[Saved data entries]
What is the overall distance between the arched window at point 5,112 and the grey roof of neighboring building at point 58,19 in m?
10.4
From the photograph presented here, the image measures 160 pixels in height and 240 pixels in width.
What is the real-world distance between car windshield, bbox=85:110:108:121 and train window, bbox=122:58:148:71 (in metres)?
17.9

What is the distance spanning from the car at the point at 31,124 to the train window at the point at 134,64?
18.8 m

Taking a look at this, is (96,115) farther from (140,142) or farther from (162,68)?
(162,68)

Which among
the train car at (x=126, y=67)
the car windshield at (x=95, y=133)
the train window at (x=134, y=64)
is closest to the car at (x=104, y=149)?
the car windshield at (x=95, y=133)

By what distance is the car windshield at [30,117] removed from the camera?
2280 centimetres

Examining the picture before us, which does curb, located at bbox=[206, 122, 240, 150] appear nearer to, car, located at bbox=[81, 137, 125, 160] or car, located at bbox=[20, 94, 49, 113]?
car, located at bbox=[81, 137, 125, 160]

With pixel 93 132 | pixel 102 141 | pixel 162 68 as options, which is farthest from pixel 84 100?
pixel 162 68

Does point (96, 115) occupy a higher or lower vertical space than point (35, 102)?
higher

Short exercise: Retype every one of the records above word for word, keeping each line unchanged.

Result of the task:
What is the overall distance between the arched window at point 5,112 and the grey roof of neighboring building at point 58,19 in m?
10.4
From the photograph presented here, the image measures 160 pixels in height and 240 pixels in width.
What is the real-world distance between car windshield, bbox=85:110:108:121 and train window, bbox=122:58:148:71 (in metres)?
17.9

What is the distance spanning from the car at the point at 31,124 to the train window at the point at 134,64?
18.8 m

Taking a look at this, is (96,115) farther from (140,142) or farther from (162,68)?
(162,68)

Which among
the train car at (x=126, y=67)
the car windshield at (x=95, y=133)
the train window at (x=134, y=64)
is closest to the car at (x=104, y=149)?
the car windshield at (x=95, y=133)

By what distance is the car windshield at [30,117] removed from the camera?
2280 centimetres

Examining the picture before us, which does curb, located at bbox=[206, 122, 240, 150] appear nearer to, car, located at bbox=[81, 137, 125, 160] or car, located at bbox=[20, 94, 49, 113]?
car, located at bbox=[81, 137, 125, 160]

With pixel 93 132 | pixel 102 141 | pixel 162 68 as options, which is farthest from pixel 84 100?
pixel 162 68

Does point (96, 115) occupy a higher or lower vertical space than point (35, 102)?
higher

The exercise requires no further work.